Son Of David

Son Of David

“Then they reached Jericho, and as Jesus and his disciples left town, a large crowd followed him. A blind beggar named Bartimaeus (son of Timaeus) was sitting beside the road. When Bartimaeus heard that Jesus of Nazareth was nearby, he began to shout, ‘Jesus, Son of David, have mercy on me!” Mark 10:46-47


In the tenth chapter of Mark we follow Jesus on his final journey to Jerusalem. Other sources tell us it took approximately six months to walk the distance from Capernaum. Along the way he continued healing those in need, and expounding on life-giving truths. Among those truths…

“it is impossible for man to do anything to save himself, but with God all things are possible” (10: 27)


“even the Son of Man came not to be served but to serve others and give his life as a ransom for many” (10:45).

The Jews of that day recognized both of those titles, Son of David and Son of Man, to be references to God’s promised Messiah. According to the site,, when Jesus used the phrase, Son of Man, he was assigning the Son of Man prophecy in Daniel to himself.

“In my vision at night I looked and there before me was one like a son of man, coming with the cloud of heaven. He approached the Ancient of Days and was led into his presence. He was given authority, glory and sovereign power; all peoples, nations and men of every language worshiped him. His dominion is an everlasting dominion that will not pass away, and his kingdom is one that will never be destroyed.” Daniel 7:13-14

We don’t know anything about Bartimaeus’ history. But we can know something of the area he lived in. Jericho was the site of Herod’s winter palace. It was a resort town for the wealthy and political elite, protected by a garrison of Roman soldiers. The main travel route from the East to Jerusalem passed through it. Dangerous elsewhere, the road close to the city was safer and homeless outcasts took their places alongside the way. Their only hope was to receive something from the wealthy travelers to help them survive another day.

Foot traffic swelled as Passover neared. It was one of three feasts in the year mandated by God for the Jews to celebrate in Jerusalem. The approaching sound of a band of travelers would warn the roadside dwellers to get ready. According to Luke’s account (Luke 18:35-43), when Bartimaeus heard the sound he asked what was happening. He was told Jesus of Nazareth was passing by.

The blind man immediately called out, but he didn’t call the name he’d been told.
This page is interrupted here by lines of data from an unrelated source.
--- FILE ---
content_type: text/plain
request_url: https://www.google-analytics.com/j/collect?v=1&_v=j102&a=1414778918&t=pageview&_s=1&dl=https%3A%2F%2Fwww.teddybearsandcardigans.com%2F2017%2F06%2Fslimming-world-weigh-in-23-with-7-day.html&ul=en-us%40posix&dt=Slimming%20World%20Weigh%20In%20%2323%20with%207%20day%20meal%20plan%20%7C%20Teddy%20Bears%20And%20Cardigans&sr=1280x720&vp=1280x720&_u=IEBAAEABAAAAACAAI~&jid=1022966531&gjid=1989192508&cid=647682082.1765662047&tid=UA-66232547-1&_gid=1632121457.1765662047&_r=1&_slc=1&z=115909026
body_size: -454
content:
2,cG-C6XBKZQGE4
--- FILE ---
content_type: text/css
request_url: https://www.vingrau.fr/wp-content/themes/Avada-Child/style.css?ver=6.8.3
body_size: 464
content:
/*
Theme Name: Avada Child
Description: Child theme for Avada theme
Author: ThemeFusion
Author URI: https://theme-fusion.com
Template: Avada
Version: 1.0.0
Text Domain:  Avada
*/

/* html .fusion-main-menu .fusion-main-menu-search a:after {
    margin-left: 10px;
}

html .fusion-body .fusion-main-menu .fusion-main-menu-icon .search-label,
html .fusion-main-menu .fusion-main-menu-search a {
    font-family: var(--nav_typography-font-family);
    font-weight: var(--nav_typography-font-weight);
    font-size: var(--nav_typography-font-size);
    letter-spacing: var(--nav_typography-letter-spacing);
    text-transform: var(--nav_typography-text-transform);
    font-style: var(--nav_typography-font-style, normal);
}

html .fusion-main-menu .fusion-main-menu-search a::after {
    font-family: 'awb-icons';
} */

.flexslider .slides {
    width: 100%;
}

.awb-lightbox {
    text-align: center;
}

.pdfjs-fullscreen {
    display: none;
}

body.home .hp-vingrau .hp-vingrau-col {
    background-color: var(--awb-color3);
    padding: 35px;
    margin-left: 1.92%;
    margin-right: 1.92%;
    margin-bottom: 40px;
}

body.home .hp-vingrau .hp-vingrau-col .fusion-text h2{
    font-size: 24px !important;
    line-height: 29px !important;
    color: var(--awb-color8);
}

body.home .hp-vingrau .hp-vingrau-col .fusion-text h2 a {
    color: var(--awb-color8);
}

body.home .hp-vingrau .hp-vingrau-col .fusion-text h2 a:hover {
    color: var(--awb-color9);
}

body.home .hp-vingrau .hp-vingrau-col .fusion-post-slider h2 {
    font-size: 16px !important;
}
He persistently called out “Son of David, have mercy on me.” He was brought to Jesus and his sight was restored.

“Your faith has healed you,” Jesus said. What faith? This is most likely an uneducated man, definitely a dweller in the lowest socio-economic level of the day. But, by using the title, “Son of David,” Bartimaeus expressed his faith in Jesus—the long-awaited Messiah of Israel, the seed of David who would reign forever.

A few days later Jesus would weep over Israel as he descended the Mount of Olives, because they didn’t know what day it was. They should have known the prophecies in Daniel and been expecting him.

“Know therefore and understand, that from the going forth of the commandment to restore and to build Jerusalem unto the Messiah the Prince shall be seven weeks, and three-score and two weeks: the street shall be built again, and the wall, even in troublous times.” Daniel 9:25

The Priests should have known. The Pharisees should have known. The Scribes should have known. They had the scriptures and they studied them. Those who should have seen were blind.

But Blind Bartimaeus saw Jesus with the eyes of faith and received life-changing sight. He saw and followed Jesus.

With man this is impossible. But the One who was about to lay down his life as a ransom for many, accomplished it.

This holy season may we remember that our circumstances—which may seem impossible—are under the control of sovereign God. Love for us sent Jesus to the cross. May we receive his mercy and forgiveness, and walk confidently in his grace. May our hearts be full of praise and thanksgiving. With God all things are possible.